Member of the Victorian Legislative Council
- Incumbent
- Assumed office 30 November 2002
- Constituency: Northern Metropolitan Region (2022–present) South-Eastern Metropolitan Region (2006–2022) Eumemmerring Province (2002–2006)

Minister for Local Government
- In office 29 November 2018 – 15 June 2020
- Premier: Daniel Andrews
- Preceded by: Marlene Kairouz
- Succeeded by: Danny Pearson

Minister for Small Business
- In office 29 November 2018 – 15 June 2020
- Premier: Daniel Andrews
- Preceded by: Philip Dalidakis

Minister for Small Business, Innovation and Trade
- In office 3 December 2014 – 27 July 2015
- Premier: Daniel Andrews
- Preceded by: Louise Asher
- Succeeded by: Philip Dalidakis

Personal details
- Born: Adem Kubilay Somyurek 25 September 1967 (age 58) İzmir, Turkey
- Party: Independent (2020–2022, 2024–present)
- Other political affiliations: Labor (1996–2020) Democratic Labour (2022–2024)
- Alma mater: Deakin University (MPol&Policy) Monash University (BA) Chisholm (CertBus(Acc)
- Profession: Politician
- Website: Personal Twitter Facebook

= Adem Somyurek =

Australian politician

Adem Kubilay Somyurek (born 25 September 1967) is an Australian politician. He has served as a member of the Victorian Legislative Council currently representing the Northern Metropolitan Region.

Somyurek was a member of the Australian Labor Party (ALP) until 2020, when he resigned and subsequently served as an independent. He served twice as a government minister. He was Minister for Small Business, Innovation and Trade in the First Andrews Ministry from 2014 to 2015. He then served as Minister for Local Government and Minister for Small Business in the Second Andrews Ministry from 2018 to 2020.

In June 2020, Somyurek became the subject of major corruption allegations including branch stacking during the 48th Victorian Parliament.

==Personal life==
Born in 1967 in İzmir, Turkey, Somyurek moved to Australia with his parents when he was 18 months old. Prior to entering the Victorian Parliament, Somyurek worked as a taxi driver, as a staffer for Labor Senator Jacinta Collins in 1996 and later in the office of federal MP Anthony Byrne.

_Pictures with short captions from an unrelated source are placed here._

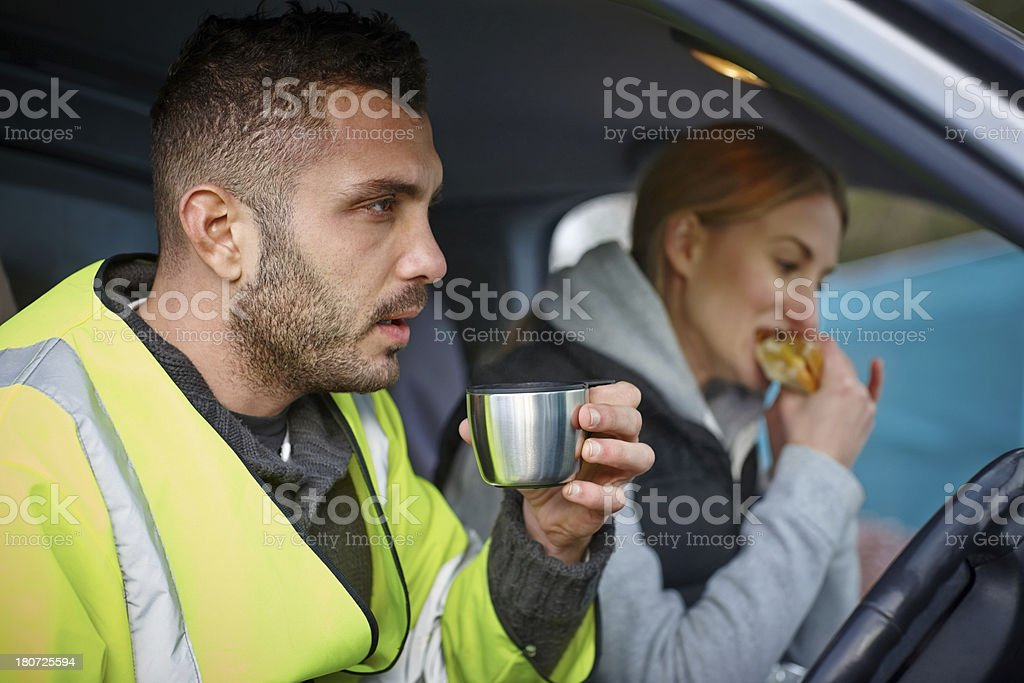 Construction workers having lunch break stock photo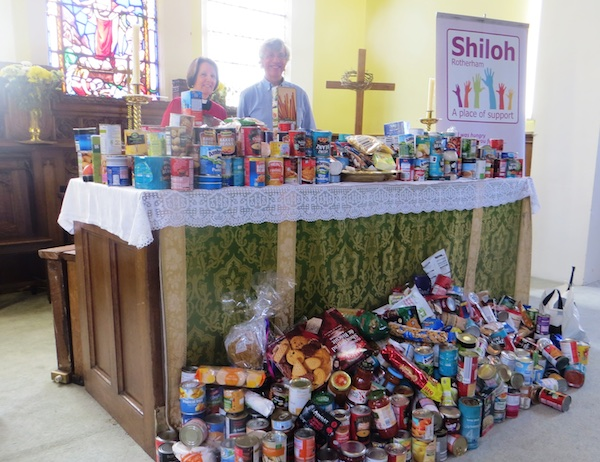 Rev. Lynn Broadhead and Jonathan Lang with Harvest Gifts from Holy Trinity Church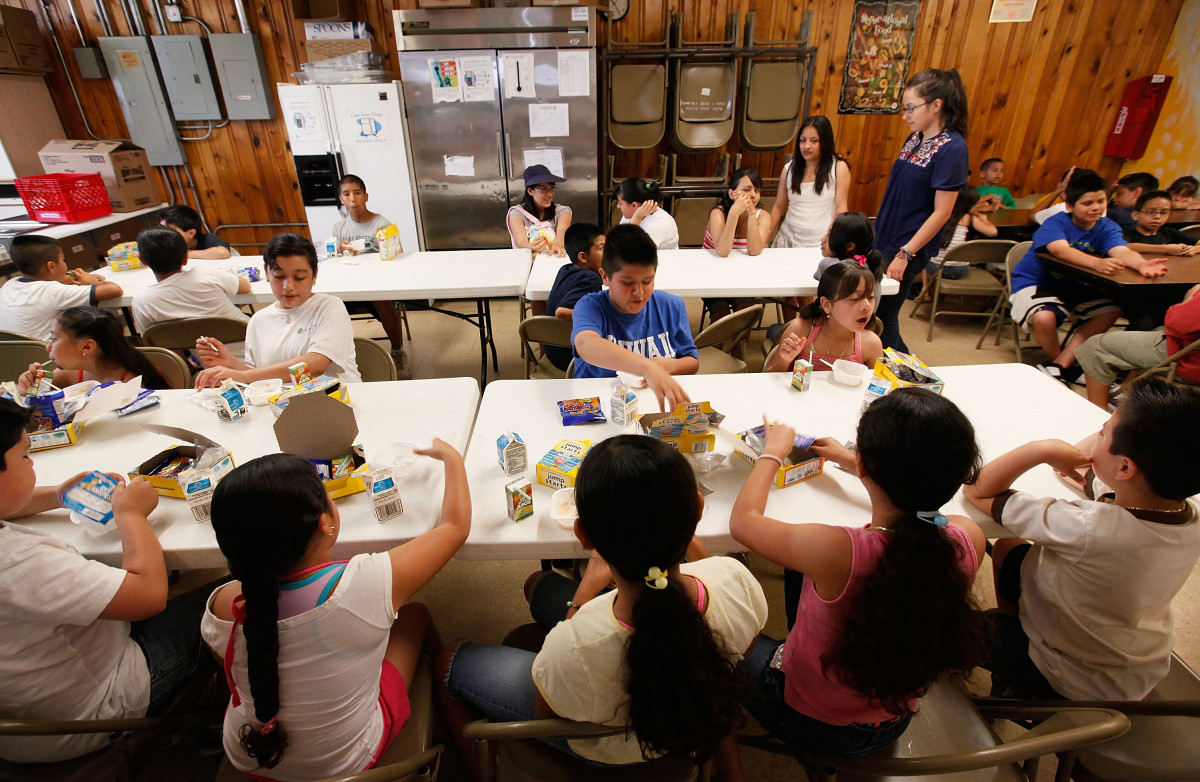 Children eat breakfast at the start of a day camp program at Casa Juan Diego St. Pius V Youth Center on June 24th, 2009, in Chicago. The center provides free breakfast and lunch to about 90 children a day.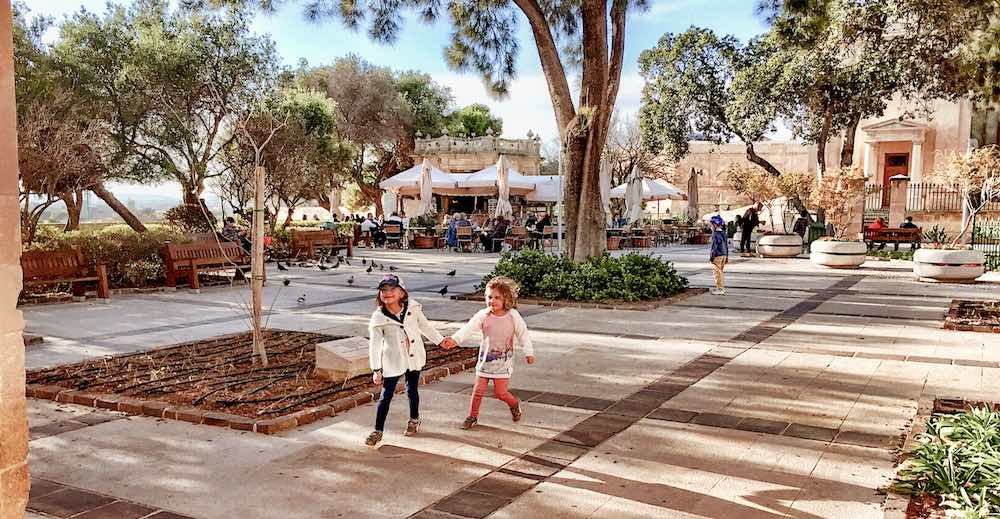 Two little girls exploring the Upper Barrakka Gardens in Valletta, one of the most stunning places to visit in Malta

Somyurek holds a Master of Arts in Policy and Politics, a Bachelor of Arts in Politics and Sociology and an Associate Diploma in Business Studies (Accounting).

==Political career==
Somyurek first entered parliament after winning the Legislative Council province of Eumemmerring at the 2002 election. Somyurek made his inaugural speech to the Victorian Legislative Council as the new member for Eumemmerring on 27 February 2003. After the reforms that introduced proportional representation into the Legislative Council, Somyurek won a safe spot on the Labor ticket for the South Eastern Metropolitan Region and was easily re-elected at the 2006 election. Somyurek was elected in the 2010 and 2014 state elections.

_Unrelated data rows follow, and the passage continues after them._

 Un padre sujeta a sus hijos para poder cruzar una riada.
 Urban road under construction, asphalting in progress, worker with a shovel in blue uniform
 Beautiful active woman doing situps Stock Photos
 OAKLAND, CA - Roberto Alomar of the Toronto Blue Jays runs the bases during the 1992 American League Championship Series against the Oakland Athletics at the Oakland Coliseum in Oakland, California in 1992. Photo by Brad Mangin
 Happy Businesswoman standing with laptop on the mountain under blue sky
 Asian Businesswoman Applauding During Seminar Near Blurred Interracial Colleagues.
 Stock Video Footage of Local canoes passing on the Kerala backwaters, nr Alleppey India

In his first term (2002–2006) Somyurek served on the Outer Suburban and Interface Committee, and the Public Accounts and Estimates Committee. In his second term (2006–2010) Somyurek was elected the first chair of the newly constituted Electoral Matters Committee but lost the position in December 2009 as a result of being convicted for driving while disqualified.

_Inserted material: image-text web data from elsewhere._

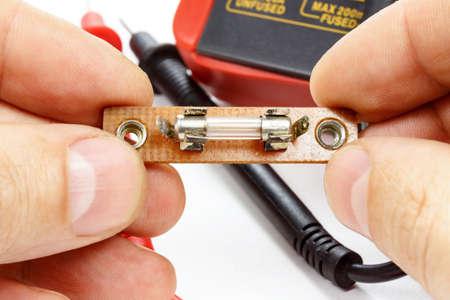 el fusible en las manos de un electricista sobre un fondo blanco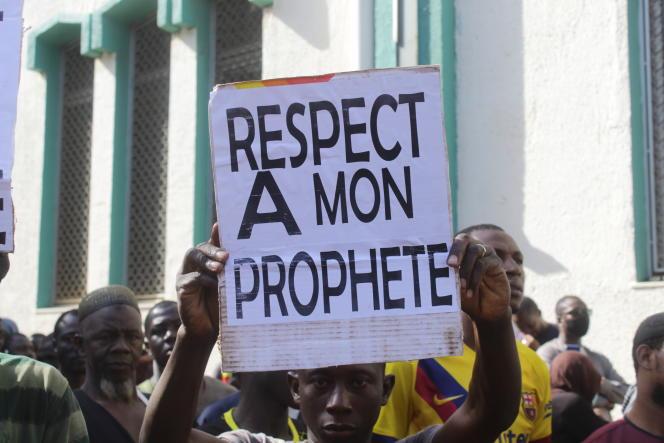 Un homme brandit une pancarte lors d'un rassemblement devant la grande mosquée de Bamako, le 28 octobre 2020, pour condamner les propos du président Emmanuel Macron, qui a défendu les valeurs laïques et le droit de se moquer de la religion.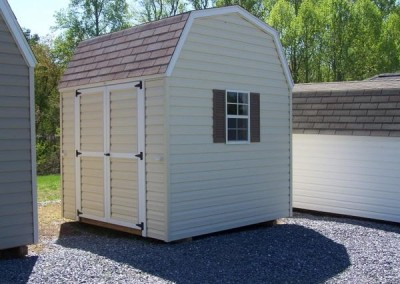 A 8x8 vinyl shed with a shingled barn style roof. Shed has a vinyl double door and a window with shutters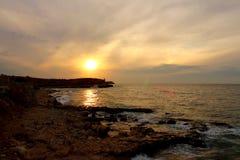Nuages de mer de coucher du soleil Photos libres de droits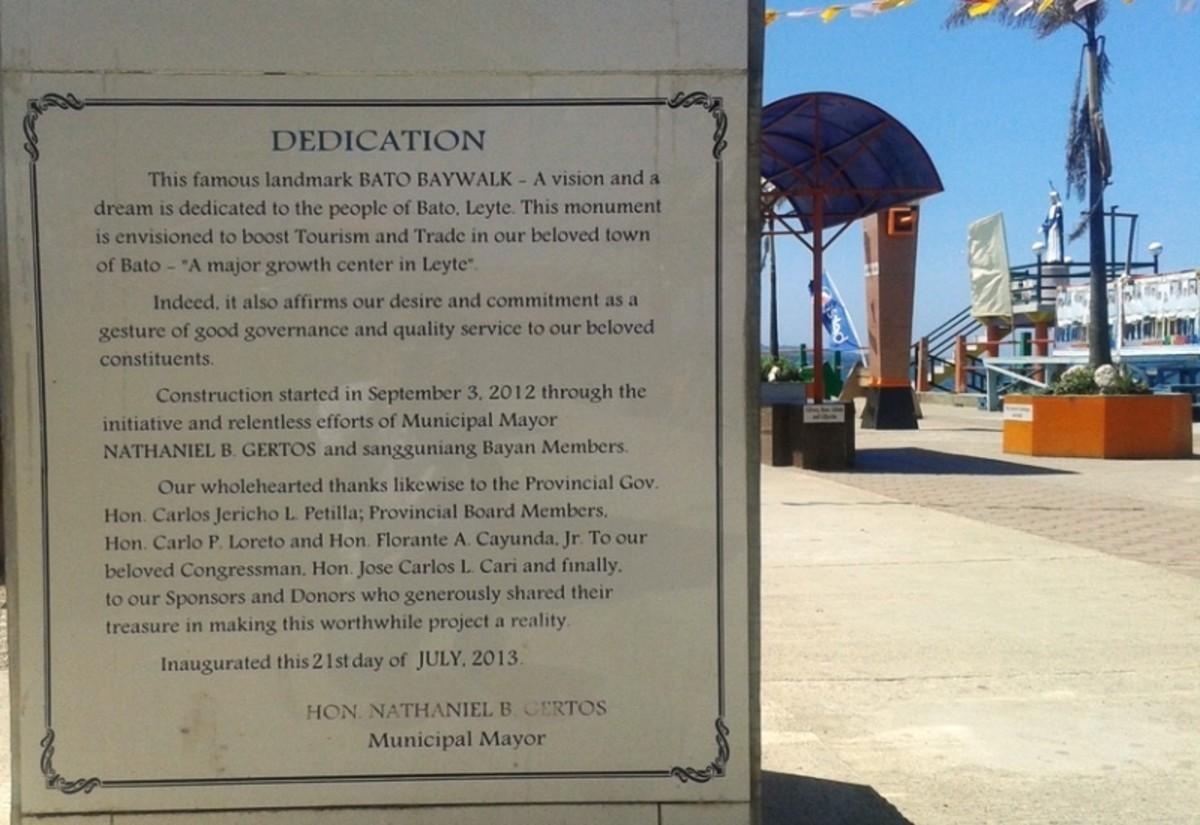 Bato Baywalk history signage.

In his third term (2010–2014) Somyurek was promoted into the Shadow Ministry of the Daniel Andrews-led Labor opposition. Upon election to his fourth term (2014–2018) and the election of the Labor Party in Victoria, Somyurek was sworn in as Minister for Small Business, Innovation, and Trade.

Somyurek stood down from his ministerial role in May 2015 following allegations from his chief of staff, Dimity Paul, of bullying, and later resigned on 28 July 2015 after an investigation by the Secretary of the Department of Premier and Cabinet made adverse findings against him. Somyurek disputed these claims.

At the 2018 Victorian election Somyurek was returned to his seat in the Upper House. On 27 November 2018 Premier Daniel Andrews announced that Somyurek would be rejoining the Cabinet in the new Andrews Ministry. On 29 November 2018 it was revealed that Somyurek was to handle the portfolios of Local Government and Small Business within the re-elected Andrews Government. When Local Government Minister, Somyurek legislated "single-member" wards on local councils to take full effect in municipal elections in 2024. Somyurek rose to the National Executive, the chief administrative authority of the ALP.

===The Age/Nine recordings===
On 14 June 2020, The Age and Nine Network published covert recordings purporting to show Somyurek organising branch stacking. In its investigation, Somyurek is alleged to have registered local party members with false details, taking funds from an ATM to pay for party membership fees, and directing his staff relating to party activities.

Included in the numerous covert recordings, are several sections where Somyurek is heard making derogatory comments towards MPs Gabrielle Williams and ministerial staffers.

"This is going to be relentless; we're just going to go fuck them. We're just going to go to town. This is fucking war. We've got fucking massive numbers, we've got about thirty going in every week..."
— Covert audio recording of Somyurek

Following the release of the recordings, on 15 June 2020, Premier Andrews sacked Somyurek from his cabinet and referred Somyurek's conduct to Victoria Police and the Independent Broad-based Anti-corruption Commission for further investigation. Andrews also wrote to the ALP National Executive to seek the termination of Somyurek's party membership. Later that day, the Labor Party's national president, Wayne Swan, confirmed that Somyurek had resigned his membership before he was to be expelled.

===IBAC investigation===
Somyurek was a target of Operation Watts, an investigation by Victoria's Independent Broad-based Anti-corruption Commission (IBAC) and the Victorian Ombudsman. Operation Watts examined allegations of "serious corrupt conduct" made against Victorian public officers and Members of Parliament, and examined the 'branch stacking' aired in media reports in 2020. Public hearings were held in October and November 2021.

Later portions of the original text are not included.